Required task » Can you carry on the forum discussion about a customer reusing a dealer's coin photos and descriptions, starting right after its last sentence?

# Start of Document text

I was quite displeased a while back to find that a very good customer was reselling all the coins he purchased from me, using my photos and my descriptions, word for word, right down to terms of sale. I e-mailed and asked him to stop, he ignored my e-mail, I started using the watermark function on E-bay photo manager to mark my photos, he cropped a round circle around the coins , cutting off the watermark and continued to use them. At this point I gave up and decided it was not worth all the frustration. Still bugs me a bit but .......
 tongue

Jerome,  I have a great respect to you and  enjoy to know that you could be  above this feeling that someone use for (eventual or potential) profit s
your work. I am not a dealer and so my judgement has a chance be objective and unbiased (in the case when I start to sell coins I shall use my own
documentation for sure).  It seems that  LordBest has the reason: no one is condemned to use the manufacture documents to resell gadgets on eBay

Though we have our own, specific, attitude for ancient coins, the dealers description is the same as the manufacture documents (someone may say
that they are also copyrighted). So, it is quite natural that  a person who is the legal owner of the coin to use the existing documentation 
to resell the object, i.e. in a sense, use the scan for commerical purposes. To my mind it is not a commercial use of the photography as an independent
object.

# End of Document text
# Start of Given entries

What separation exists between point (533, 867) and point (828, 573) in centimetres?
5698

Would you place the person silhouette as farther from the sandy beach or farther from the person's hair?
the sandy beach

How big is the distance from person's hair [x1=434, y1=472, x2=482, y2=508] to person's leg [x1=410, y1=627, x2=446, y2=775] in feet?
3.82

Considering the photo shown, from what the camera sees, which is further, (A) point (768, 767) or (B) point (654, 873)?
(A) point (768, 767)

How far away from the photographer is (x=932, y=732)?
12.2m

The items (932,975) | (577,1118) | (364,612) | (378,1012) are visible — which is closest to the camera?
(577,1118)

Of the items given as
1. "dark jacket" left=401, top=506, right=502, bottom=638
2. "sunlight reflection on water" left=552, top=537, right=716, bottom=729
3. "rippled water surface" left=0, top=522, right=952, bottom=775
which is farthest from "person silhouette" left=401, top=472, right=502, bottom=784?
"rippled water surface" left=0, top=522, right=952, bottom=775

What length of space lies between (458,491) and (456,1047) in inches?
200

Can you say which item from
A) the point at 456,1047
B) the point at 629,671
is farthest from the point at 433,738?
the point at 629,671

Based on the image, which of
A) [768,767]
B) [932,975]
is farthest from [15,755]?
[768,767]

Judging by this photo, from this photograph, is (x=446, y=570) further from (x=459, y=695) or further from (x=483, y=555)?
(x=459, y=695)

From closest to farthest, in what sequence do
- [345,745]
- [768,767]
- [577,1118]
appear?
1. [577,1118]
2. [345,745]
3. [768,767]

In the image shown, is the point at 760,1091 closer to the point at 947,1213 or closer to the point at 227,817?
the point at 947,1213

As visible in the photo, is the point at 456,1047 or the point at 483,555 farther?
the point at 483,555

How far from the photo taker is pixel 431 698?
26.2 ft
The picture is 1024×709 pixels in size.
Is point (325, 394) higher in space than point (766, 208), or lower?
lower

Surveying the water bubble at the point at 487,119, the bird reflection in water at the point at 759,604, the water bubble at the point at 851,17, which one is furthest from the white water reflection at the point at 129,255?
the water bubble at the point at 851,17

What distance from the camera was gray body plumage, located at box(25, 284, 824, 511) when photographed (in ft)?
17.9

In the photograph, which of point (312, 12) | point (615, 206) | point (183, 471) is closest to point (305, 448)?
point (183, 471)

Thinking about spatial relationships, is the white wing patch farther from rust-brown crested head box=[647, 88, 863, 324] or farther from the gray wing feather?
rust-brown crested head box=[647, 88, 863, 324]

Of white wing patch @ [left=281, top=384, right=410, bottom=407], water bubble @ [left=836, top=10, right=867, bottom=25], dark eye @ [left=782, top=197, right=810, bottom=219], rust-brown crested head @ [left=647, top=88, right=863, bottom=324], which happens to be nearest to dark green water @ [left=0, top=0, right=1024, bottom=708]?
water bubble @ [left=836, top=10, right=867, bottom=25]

# End of Given entries

Answer below »
Of course, in the case of conflict  with the previous owner it would be better to enter in a discussion and come to a compromise
(it is easy imagine two persons that could not come to a one).

There is one more question: is there a difference between scan and photo? 
Is it legal to scan money?  It may happen that according to a Roman code which is still in vigor the scanning of coins is a crime punished
by death?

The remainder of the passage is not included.